• _Ausgewählter Text_:
══════

Präsidentinnen in kleinstbürgerlicher Wohnküche
Für dieses Stück, in dem drei Frauen um einen Küchentisch sitzen und reden, bräuchte man eigentlich gar keinen Regisseur - so hieß es in der Besprechung einer Wiener Inszenierung der Präsidentinnen (nachtkritik). In Paderborn hat Intendantin Katharina Kreuzhage die Arbeit der erkrankten Regisseurin Marie-Sophie Dudzic fertiggestellt; dazu leistet man sich auch noch zwei Dramaturgen. Viele Köche? - Aber nein, die haben den Brei nicht verdorben, sondern uns - um das Fazit vorwegzunehmen - einen kurzweiligen und amüsanten Abend beschert.
„Nicht aufführbar“, lautete dagegen vor einem Vierteljahrhundert das Fazit des Wiener Burgtheaters, als der rund 30jährige Werner Schwab dieses Stück zum ersten Mal dort einreichte. Welch ein Irrtum! Heute, da Die Präsidentinnen wieder auf dem Spielplan der „Burg“ stehen, schwärmt man dort: „Wie ein Komet erscheint Werner Schwab zu Beginn der 90er über der österreichischen Dramatikerlandschaft“. Aber wie das mit Kometen so ist: sie verschwinden so schnell, wie sie gekommen sind. Der Brachialkünstler, der in den 80er Jahren aus Tierkadavern „verwesende Skulpturen“ geschaffen hatte, wurde am Neujahrstag 1994 tot aufgefunden, mit 4,1 Promille Alkohol im Blut. Zu Tode gesoffen, mit 36 Jahren.
Nicht verschwunden sind seine Werke (Meine Leber ist sinnlos, heißt eines). Außer in Wien und in Paderborn sind Die Präsidentinnen in dieser noch jungen Spielzeit zum Beispiel in Bonn und Kassel zu sehen, in der Vorsaison liefen sie in Potsdam, Münster, Bremen, Innsbruck, Trier …
Was Ende der 1980er Jahre Hauptgrund für die Ablehnung war, gilt heute als das eigentliche Faszinosum von Schwabs Stücken: seine Sprache, diese Sprache der ungebildeten Lebens-Philosophen, eine karge und bilderreiche Sprache, gespickt mit stimmigen Fehlern, voller logischer Absurditäten.

══════

• _Datenauszug_:

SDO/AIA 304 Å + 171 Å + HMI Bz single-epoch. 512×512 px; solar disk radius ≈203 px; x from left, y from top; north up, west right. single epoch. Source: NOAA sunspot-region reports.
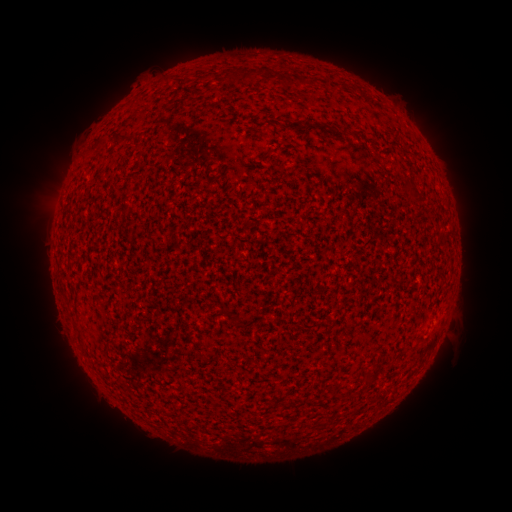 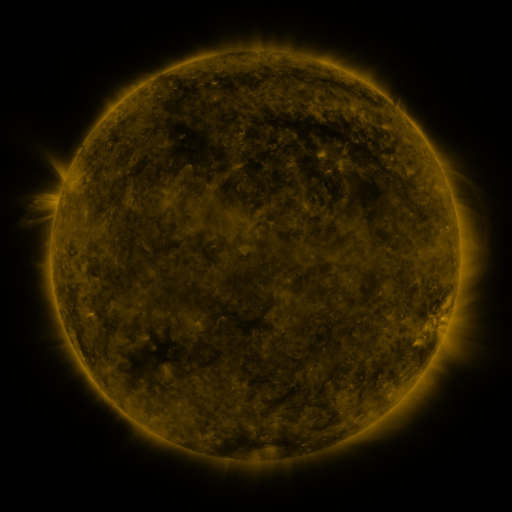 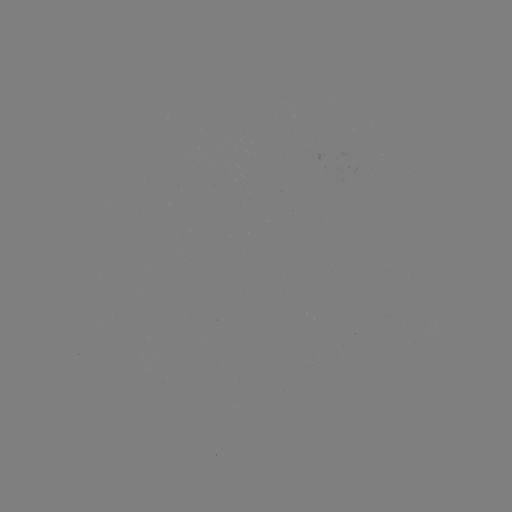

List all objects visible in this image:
(none)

══════

• _Aufgabenstellung_: Setzen Sie die Theaterkritik zu Werner Schwabs „Die Präsidentinnen“ in Paderborn im Anschluss an ihren letzten Satz fort.

• _Lösung_:
„Primitive realistische Dialoge, durchbrochen von obszöner Phantasie. Durch mangelndes Sprachvermögen des Autors wirkt vieles unfreiwillig komisch“ - so hieß es damals am Burgtheater. „Unfreiwillig komisch“? Komisch auf jeden Fall. Jetzt, in der Paderborner Aufführung, begann das Publikum in der ersten Minute zu kichern. Und dieses Kichern hielt an bis zum Ende, nur immer mal wieder kurzfristig erdrückt vom Ekel, von der Peinlichkeit, angesichts des hier ausgesprochenen Unsäglichen.
Ja - bald schon wurde damals Schwabs Sprache hochgejubelt, als „kleine-Leute-Sprache“ gepriesen, als „Schwabisch“ kanonisiert. Kluge Sprachwissenschaftler machten sich darüber her, sezierten sie, psychologisierten und soziologisierten … - Schwab selbst bot dafür reichlich Material, zum Beispiel im Vorspann unseres Stückes: „Die Sprache, die die Präsidentinnen erzeugen, sind sie selber“. Diese Behauptung hätte man in dem absurden Kontext belassen können, in den der Autor sie gestellt hat („Das Stück handelt davon, dass die Erde eine Scheibe ist“). Aber nein, mit Hilfe sprachphilosophischer Spitzfindigkeiten hat man diesen Satz aufgeblasen zur wissenschaftlichen Abhandlung, wonach „die Sprache“ die eigentliche Person des Stückes sei, die drei auftretenden Figuren nur „Sprachkörper“ seien, also so eine Art Ausblühungen der Sprache (heute würde man sagen: Avatare) ohne eigene Persönlichkeit.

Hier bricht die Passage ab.